One woman came to Reddit seeking advice after her husband did just that: blamed her for his financial failures.
The Financial Situation
The Original Poster (OP) explained her husband’s dire financial situation. He’s employed but hates his job and calls out often. He’s unhappy with his life and has racked up massive consumer debt, trying to alleviate the pain with impulse shopping.
With his financial life slowly spiraling out of control, the couple decided to merge finances and put her in charge to prevent him from spending recklessly.
Spending Money
Their new financial arrangement allows them both “spending money” with each paycheck. She didn’t say how they decide how much each partner gets but stated that he got $200, while she only got $40.
He Wants Ice Cream
The couple went to dinner at her mom’s house, and things were going great until the husband decided to stop for ice cream on the way home. He asked OP if they could stop and get a treat from Dairy Queen on the way home.
OP, in charge of the budget, asked the most appropriate question she could in this situation.
“I asked him if he had money for Dairy Queen,” she stated.
He Does Not Have Money for Dairy Queen
OP’s husband blew through his $200 in short order. He didn’t have money for ice cream. OP still had $32 left, but she didn’t want to waste her “spending money” on ice cream, and the only other money was already slated for bills.
He decided against the ice cream they couldn’t afford, but OP’s mom graciously gave them $10, which they spent on popsicles.
Husband Blows Up
OP’s husband didn’t take the question lightly. Once they were alone, he blew up on OP, saying she embarrassed him in front of her mom and that she’s financially abusive.
He also had a change of heart about her handling the finances.
“He would no longer let me handle the money, and I would have to give him an itemized list of bills if I wanted money to pay them,” stated OP.
Was She Wrong?
OP is at a loss, wondering if she was wrong to question her husband about the ice cream. She understood his concern about bringing it up in front of her mom and apologized for that. However, she thinks she’s justified in pointing out his atrocious spending habits, especially after they agreed that she’d handle it.
He’s Going To Drag You Down OP
Most Reddit users agreed that she shouldn’t have said anything in front of her mom, but they understood why she did. It’s likely that he purposefully asked in front of the mom to make OP feel bad about saying no, and was upset when his plan failed.
He knows he doesn’t have money for ice cream, but his desire for instant gratification is more important than their overall well-being. He had no qualms about spending money earmarked for bills on getting what he wanted at that moment.
“He is going to drag you down like an anchor in the sea if he can’t get a grip, OP,” warned one user, noticing the husband’s lack of regard for anything but his desires.
Stop Combining Finances
Many advised OP to stop combining finances with her train wreck of a husband and let him take responsibility for his bills and life.

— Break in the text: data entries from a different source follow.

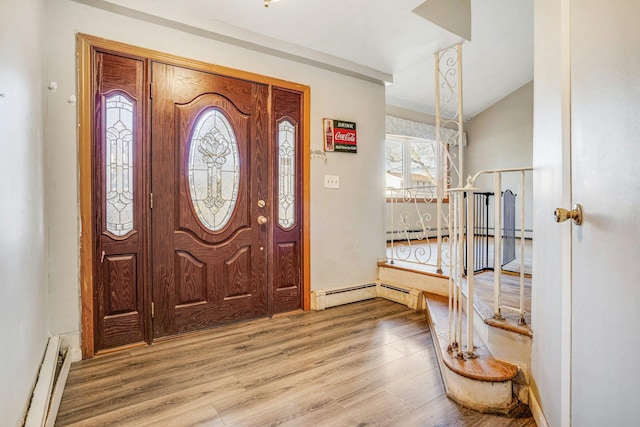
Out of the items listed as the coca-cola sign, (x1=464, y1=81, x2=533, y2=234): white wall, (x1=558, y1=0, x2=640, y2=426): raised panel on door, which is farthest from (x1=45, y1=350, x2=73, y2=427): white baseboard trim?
(x1=464, y1=81, x2=533, y2=234): white wall

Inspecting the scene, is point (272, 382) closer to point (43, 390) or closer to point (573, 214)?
point (43, 390)

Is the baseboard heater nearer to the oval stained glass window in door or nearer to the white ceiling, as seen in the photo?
the oval stained glass window in door

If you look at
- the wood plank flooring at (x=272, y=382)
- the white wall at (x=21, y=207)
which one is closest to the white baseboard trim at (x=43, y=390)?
the white wall at (x=21, y=207)

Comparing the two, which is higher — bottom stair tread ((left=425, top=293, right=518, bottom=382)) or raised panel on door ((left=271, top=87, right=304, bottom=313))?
raised panel on door ((left=271, top=87, right=304, bottom=313))

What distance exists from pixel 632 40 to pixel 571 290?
76 centimetres

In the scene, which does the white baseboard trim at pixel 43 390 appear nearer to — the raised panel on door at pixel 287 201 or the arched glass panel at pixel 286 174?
the raised panel on door at pixel 287 201

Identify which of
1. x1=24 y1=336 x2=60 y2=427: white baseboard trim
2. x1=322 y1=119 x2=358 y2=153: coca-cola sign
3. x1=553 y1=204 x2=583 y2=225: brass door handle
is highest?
x1=322 y1=119 x2=358 y2=153: coca-cola sign

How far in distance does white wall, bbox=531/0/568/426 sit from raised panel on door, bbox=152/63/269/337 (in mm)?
2054

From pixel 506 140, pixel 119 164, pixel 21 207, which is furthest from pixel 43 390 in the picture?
pixel 506 140

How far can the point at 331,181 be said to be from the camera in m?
3.33

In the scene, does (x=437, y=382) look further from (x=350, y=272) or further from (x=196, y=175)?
(x=196, y=175)

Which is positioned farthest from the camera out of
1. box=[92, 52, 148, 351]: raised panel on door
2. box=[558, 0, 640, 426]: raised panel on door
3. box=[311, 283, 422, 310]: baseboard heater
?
box=[311, 283, 422, 310]: baseboard heater

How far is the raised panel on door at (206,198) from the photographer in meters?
2.51

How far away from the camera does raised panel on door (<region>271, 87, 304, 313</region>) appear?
3.03 meters
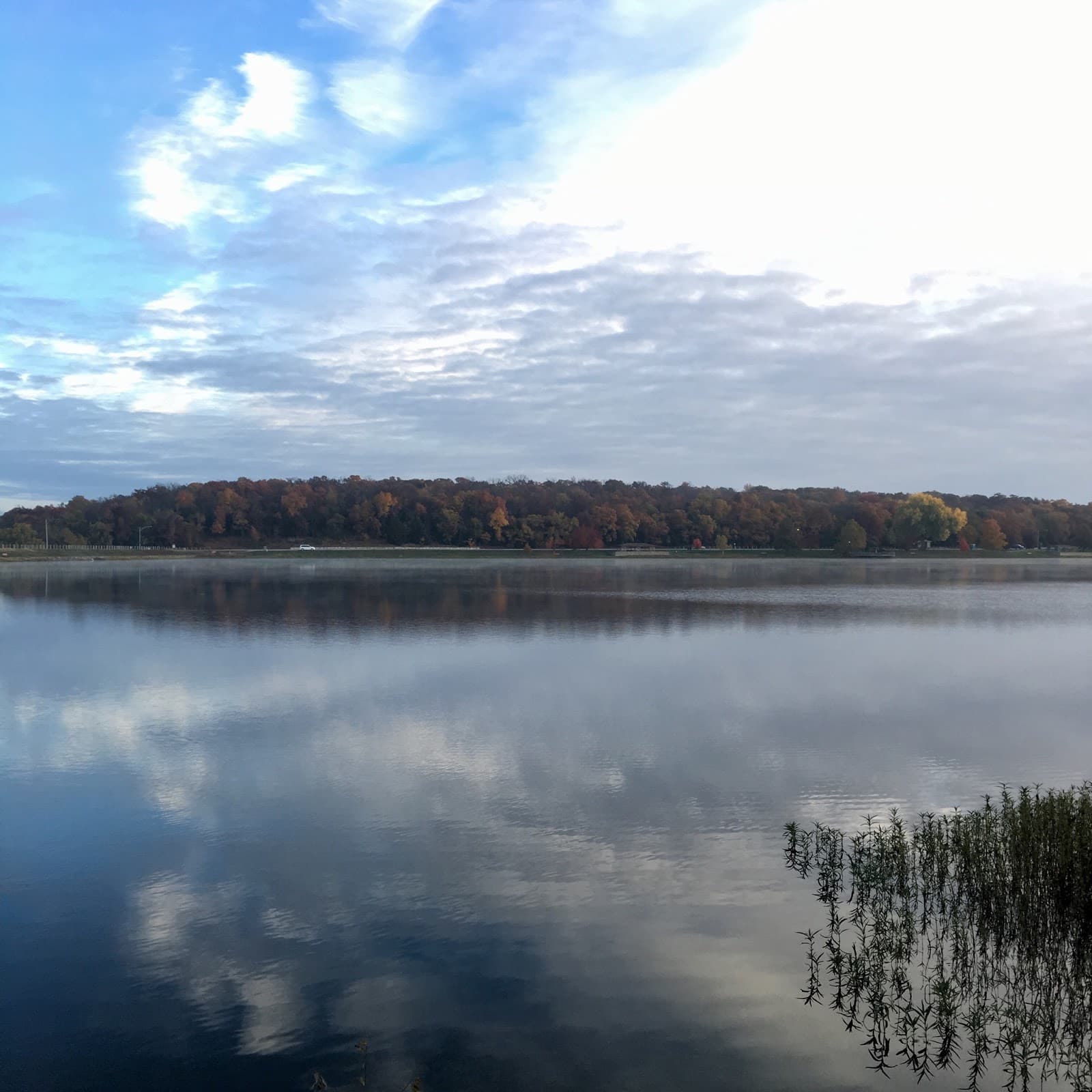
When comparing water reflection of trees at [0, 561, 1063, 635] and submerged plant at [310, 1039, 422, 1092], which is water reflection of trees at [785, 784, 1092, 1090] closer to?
submerged plant at [310, 1039, 422, 1092]

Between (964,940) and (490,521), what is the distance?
490ft

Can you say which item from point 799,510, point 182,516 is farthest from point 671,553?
point 182,516

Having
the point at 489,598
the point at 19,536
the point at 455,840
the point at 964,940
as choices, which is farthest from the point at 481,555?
the point at 964,940

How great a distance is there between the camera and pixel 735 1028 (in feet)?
22.7

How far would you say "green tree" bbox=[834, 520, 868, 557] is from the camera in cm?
14625

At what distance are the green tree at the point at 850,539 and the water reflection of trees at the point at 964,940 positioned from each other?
14193cm

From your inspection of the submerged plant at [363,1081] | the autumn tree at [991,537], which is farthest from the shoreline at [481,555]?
the submerged plant at [363,1081]

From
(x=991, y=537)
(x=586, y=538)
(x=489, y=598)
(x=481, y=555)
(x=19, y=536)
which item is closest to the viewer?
(x=489, y=598)

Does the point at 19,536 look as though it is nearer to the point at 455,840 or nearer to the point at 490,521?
the point at 490,521

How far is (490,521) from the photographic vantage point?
513 ft

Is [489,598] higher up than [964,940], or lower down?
higher up

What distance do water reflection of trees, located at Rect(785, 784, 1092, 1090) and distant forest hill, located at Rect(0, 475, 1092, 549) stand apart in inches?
5642

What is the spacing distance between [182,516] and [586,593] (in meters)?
127

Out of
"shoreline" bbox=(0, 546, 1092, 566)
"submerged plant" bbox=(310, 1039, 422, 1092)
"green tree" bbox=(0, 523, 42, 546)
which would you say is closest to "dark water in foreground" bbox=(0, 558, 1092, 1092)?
"submerged plant" bbox=(310, 1039, 422, 1092)
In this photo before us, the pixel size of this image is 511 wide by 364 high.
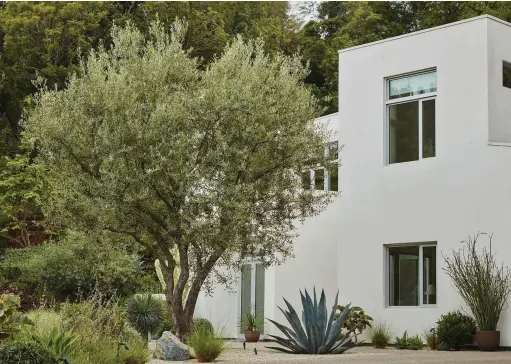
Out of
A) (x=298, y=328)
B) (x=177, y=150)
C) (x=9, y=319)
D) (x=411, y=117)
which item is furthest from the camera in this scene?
(x=411, y=117)

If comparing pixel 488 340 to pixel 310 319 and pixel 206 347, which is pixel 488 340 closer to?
pixel 310 319

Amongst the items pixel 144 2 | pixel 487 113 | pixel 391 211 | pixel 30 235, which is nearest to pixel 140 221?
pixel 391 211

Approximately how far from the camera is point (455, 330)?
18.1 metres

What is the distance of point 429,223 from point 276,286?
16.1 ft

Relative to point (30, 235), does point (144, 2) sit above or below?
above

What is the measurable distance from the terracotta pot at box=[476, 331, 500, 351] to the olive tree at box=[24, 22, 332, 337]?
15.0ft

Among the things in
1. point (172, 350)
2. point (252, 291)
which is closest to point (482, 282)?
point (172, 350)

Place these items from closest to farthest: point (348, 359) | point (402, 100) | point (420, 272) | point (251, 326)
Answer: point (348, 359) → point (420, 272) → point (402, 100) → point (251, 326)

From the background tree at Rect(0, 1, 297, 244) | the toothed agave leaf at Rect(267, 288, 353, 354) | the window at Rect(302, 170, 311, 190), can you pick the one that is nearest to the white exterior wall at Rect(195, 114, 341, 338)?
the window at Rect(302, 170, 311, 190)

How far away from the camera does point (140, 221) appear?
1734cm

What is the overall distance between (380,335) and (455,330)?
206 cm

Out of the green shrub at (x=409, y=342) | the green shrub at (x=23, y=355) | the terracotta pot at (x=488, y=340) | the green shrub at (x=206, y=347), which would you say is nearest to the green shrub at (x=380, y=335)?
the green shrub at (x=409, y=342)

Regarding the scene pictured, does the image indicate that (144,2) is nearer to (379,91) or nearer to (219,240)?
(379,91)

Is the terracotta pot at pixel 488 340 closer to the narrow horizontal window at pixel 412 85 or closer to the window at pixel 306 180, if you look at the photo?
the window at pixel 306 180
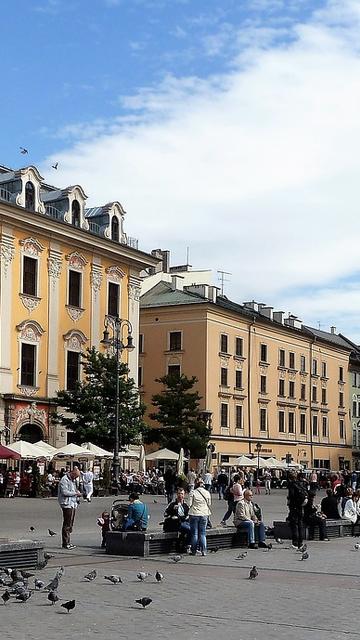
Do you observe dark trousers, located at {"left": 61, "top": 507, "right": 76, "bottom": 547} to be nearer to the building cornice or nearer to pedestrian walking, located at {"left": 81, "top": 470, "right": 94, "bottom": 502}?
pedestrian walking, located at {"left": 81, "top": 470, "right": 94, "bottom": 502}

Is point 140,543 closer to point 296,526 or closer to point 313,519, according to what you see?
point 296,526

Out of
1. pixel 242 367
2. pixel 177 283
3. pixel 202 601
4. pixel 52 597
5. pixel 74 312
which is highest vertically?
pixel 177 283

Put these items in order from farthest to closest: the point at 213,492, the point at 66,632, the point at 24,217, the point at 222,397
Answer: the point at 222,397
the point at 213,492
the point at 24,217
the point at 66,632

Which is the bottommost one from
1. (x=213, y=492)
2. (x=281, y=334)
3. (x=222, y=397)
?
(x=213, y=492)

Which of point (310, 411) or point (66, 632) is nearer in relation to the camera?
point (66, 632)

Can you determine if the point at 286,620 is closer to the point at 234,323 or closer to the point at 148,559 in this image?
the point at 148,559

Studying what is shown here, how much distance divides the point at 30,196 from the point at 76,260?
14.7 ft

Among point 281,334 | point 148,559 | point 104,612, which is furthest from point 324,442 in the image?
point 104,612

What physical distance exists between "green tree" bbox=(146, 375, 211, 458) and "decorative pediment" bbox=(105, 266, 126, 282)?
6.50m

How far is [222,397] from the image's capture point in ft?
218

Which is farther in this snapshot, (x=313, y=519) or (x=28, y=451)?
(x=28, y=451)

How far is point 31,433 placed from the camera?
→ 4875 centimetres

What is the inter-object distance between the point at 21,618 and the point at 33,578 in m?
3.28

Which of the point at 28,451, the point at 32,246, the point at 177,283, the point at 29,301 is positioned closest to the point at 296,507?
the point at 28,451
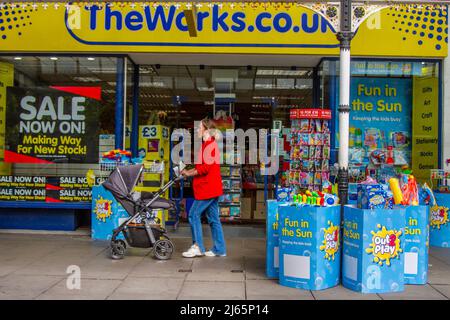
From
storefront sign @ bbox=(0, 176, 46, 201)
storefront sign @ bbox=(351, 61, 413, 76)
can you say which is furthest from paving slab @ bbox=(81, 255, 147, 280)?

“There’s no point trying to show him how to handle his money if he doesn’t think there’s an issue with the way he’s handling his finances,” stated one user.
“Do not combine your financials, this dude is already famously bad with money and starting to control your money as punishment for bringing up his addiction,” said another.
Financial Abuse?
The financial abuse accusation caught OP off-guard. Was refusing to buy ice cream with bill money abusive?
Absolutely not, but his response – forcing her to provide him with an itemized bill – sure is.
“Being fiscally responsible isn’t financial abuse; it’s called being responsible and not buying stuff you can’t afford,” stated one user.
“Your husband calls you financially abusive. He then threatens to hold all your money hostage and only give you exact change for bills,” said another, pointing out that his behavior is far more abusive than her question.
Getting on the Same Page
OP and her husband read the comments together and took them to heart. He apologized for the financial abuse comment, and they decided not to merge finances. They will contribute to the bills and household in a way that both parties agree is fair and hold each other to the agreement.
He will put his energy into getting a new job so he doesn’t feel such despair, which will hopefully resolve the compulsive spending problem.
We’re glad they both say where they erred and are working together to resolve the problems. We hope the new arrangements work out for both of them.